Artem Belevich
2013-Nov-03 03:22 UTC
Can''t mount root from raidz2 after r255763 in stable/9
Hi,
I have a box with root mounted from 8-disk raidz2 ZFS volume.
After recent buildworld I''ve ran into an issue that kernel fails to
mount root with error 6.
r255763 on stable/9 is the first revision that fails to mount root on
mybox. Preceding r255749 boots fine.
Commit r255763
(http://svnweb.freebsd.org/base?view=revision&revision=255763)
MFCs bunch of changes from 10 but I don''t see anything that obviously
impacts ZFS.
Attempting to boot with vfs.zfs.debug=1 shows that order in which geom
providers are probed by zfs has apparently changed. Kernels that boot,
show "guid match for provider /dev/gpt/<valid pool slice>" while
failing kernels show "guid match for provider /dev/daX" -- the raw
disks that are *not* the right geom provider for my pool slices.

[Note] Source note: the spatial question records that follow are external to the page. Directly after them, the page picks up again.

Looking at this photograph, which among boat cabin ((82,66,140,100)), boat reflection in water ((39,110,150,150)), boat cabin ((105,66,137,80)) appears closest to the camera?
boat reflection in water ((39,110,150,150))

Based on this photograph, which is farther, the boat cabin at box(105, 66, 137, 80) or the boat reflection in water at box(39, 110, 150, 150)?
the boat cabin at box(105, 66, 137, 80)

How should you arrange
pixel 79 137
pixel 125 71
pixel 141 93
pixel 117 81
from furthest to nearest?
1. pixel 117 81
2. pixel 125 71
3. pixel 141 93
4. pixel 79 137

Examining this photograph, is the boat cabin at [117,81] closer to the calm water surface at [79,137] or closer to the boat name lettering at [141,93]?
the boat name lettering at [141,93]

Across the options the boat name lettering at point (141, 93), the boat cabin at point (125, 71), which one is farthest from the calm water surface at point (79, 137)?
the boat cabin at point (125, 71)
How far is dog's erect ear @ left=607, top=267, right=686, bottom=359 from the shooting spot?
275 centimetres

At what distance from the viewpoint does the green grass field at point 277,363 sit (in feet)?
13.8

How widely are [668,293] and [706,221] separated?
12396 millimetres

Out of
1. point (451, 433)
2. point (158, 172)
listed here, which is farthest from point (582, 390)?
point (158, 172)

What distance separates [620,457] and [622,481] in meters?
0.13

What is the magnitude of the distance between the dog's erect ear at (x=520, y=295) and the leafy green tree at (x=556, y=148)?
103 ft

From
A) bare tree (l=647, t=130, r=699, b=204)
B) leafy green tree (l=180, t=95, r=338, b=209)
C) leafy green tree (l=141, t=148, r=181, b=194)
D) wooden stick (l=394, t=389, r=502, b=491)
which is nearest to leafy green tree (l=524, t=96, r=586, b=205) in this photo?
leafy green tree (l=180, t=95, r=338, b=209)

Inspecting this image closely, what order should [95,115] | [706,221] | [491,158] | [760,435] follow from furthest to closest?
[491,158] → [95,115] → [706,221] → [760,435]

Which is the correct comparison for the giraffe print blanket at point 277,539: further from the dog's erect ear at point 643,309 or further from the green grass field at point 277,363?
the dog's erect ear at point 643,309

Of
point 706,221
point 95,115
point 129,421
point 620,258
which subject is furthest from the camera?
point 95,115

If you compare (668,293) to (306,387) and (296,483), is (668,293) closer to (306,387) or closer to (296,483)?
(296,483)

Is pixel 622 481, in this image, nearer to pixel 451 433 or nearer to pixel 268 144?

Beats
me why ZFS picks raw disks over GPT partitions it should have.
Pool configuration:
#zpool status z0
pool: z0
state: ONLINE
scan: scrub repaired 0 in 8h57m with 0 errors on Sat Oct 19 20:23:52 2013
config:
NAME STATE READ WRITE CKSUM
z0 ONLINE 0 0 0
raidz2-0 ONLINE 0 0 0
gpt/da0p4-z0 ONLINE 0 0 0
gpt/da1p4-z0 ONLINE 0 0 0
gpt/da2p4-z0 ONLINE 0 0 0
gpt/da3p4-z0 ONLINE 0 0 0
gpt/da4p4-z0 ONLINE 0 0 0
gpt/da5p4-z0 ONLINE 0 0 0
gpt/da6p4-z0 ONLINE 0 0 0
gpt/da7p4-z0 ONLINE 0 0 0
logs
mirror-1 ONLINE 0 0 0
gpt/ssd-zil-z0 ONLINE 0 0 0
gpt/ssd1-zil-z0 ONLINE 0 0 0
cache
gpt/ssd1-l2arc-z0 ONLINE 0 0 0
errors: No known data errors
Here are screen captures from a failed boot:
https://plus.google.com/photos/+ArtemBelevich/albums/5941857781891332785
And here''s boot log from successful boot on the same system:
http://pastebin.com/XCwebsh7
Removing ZIL and L2ARC makes no difference -- r255763 still fails to mount root.
I''m thoroughly baffled. Is there''s something wrong with the
pool --
some junk metadata somewhere on the disk that now screws with the root
mounting? Changed order in geom provider enumeration? Something else?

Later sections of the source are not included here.